Interaction of components and control structure

The operation of the Language Component is driven by the User Interface. Depending on the request type the LC returns one or more values as a response to the UI (e.g. the n most likely predictions). A central part of the interface between LC and UI is the Context Box. Its most important part is a string buffer serving as a communication area between. It contains he left context of the current text entry point.

The Controller receives requests from the User Interface and is responsible for

Extracting the input data required for the different prediction components from the Context Box
Selecting which prediction components to use (depending on the current parameter settings)
Feeding the different prediction components with the appropriate input

Possibly enriching the Context Box with data returned from some components (e.g. part-of-speech information)

The Prediction Generator receives the predictions made by the different components, together with their probabilities, and combines them to a prediction list which is delivered to the User Interface. How the Prediction Generator comes up with the combined prediction depends on

Parameter settings, which may be user and language specific. E.g. Compound prediction may not be useful in French, or every user may want to use his or her own abbreviation table.
Interpolation weights that have to be determined empirically.
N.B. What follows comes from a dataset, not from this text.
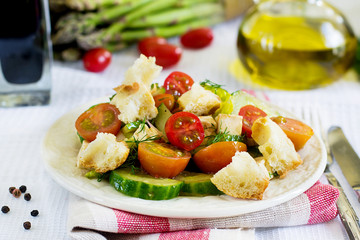 Salad with cucumbers, cherry tomatoes, feta cheese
Each of the components relies on language specific resources, some are shared between different components. Also the possibility exists, that a component uses the results of other components, e.g. Grammar-based prediction uses compound analysis and morphological processing.

Architecture of the Language Component

Speech Synthesis

Speech synthesis can play an important role in a word prediction system. For users who have reading problems including persons with dyslexia, it is very helpful to have words in the prediction list read aloud. These words are very similar after the first letter or two of a word has been typed, and this can be quite confusing for someone who often recognises words just from their first letters. Results that were obtained during the user's survey reported in "Report on user abilities, preferences and needs" confirm this. Users point out that an audible feedback of a selected word is a very attractive option. Nowadays most of the text prediction software on the market include a speech synthesiser. The FASTY system will follow this line. Additional advantages provided by a speech synthesiser can be given by allowing all menu items and messages to be readable by means of speech synthesis. Hereby all users will be able to participate fully in the use of the program.

The speech synthesiser should easily handle several languages and, in the first place, all the project languages. The speech synthesiser that we intend to use will be a combination of a "grapheme (letter) to phoneme" converter and a "phonetiser" (phoneme to sound converter). The "grapheme to phoneme" converter will be based on a so-called induction decision tree. It learns "grapheme to phoneme" conversion rules automatically from a phonetised dictionary. Thus no extra linguistic knowledge need to be generated provided that a large phonetised dictionary is available. This is an important aspect in the multilingual setting of the FASTY project.

The phonetiser that we propose to use in FASTY project is the award winning (IT European award 1996) MBROLA synthesiser available through Multitel partner. MBROLA is a speech synthesizer based on the concatenation of diphones. It takes a list of phonemes as input, together with prosodic information (duration of phonemes and a piecewise linear description of pitch), and produces speech samples that may be played in the earphone of the computer. More information on MBROLA synthesiser algorithm may be found at http://tcts.fpms.ac.be/synthesis/mbrola. MBROLA currently handles 26 languages and the procedure to add a new one is easy and well defined. Note, however, that not all the languages of the FASTY project are available yet.

The language component delivers a list of predictions to the UI and the UI transfers them to the speech synthesiser to be played by the earphone. The predictions must be supplied with information about part of speech for the speech synthesis to work well. The speech module should drive any sound card compatible with Microsoft Windows standards.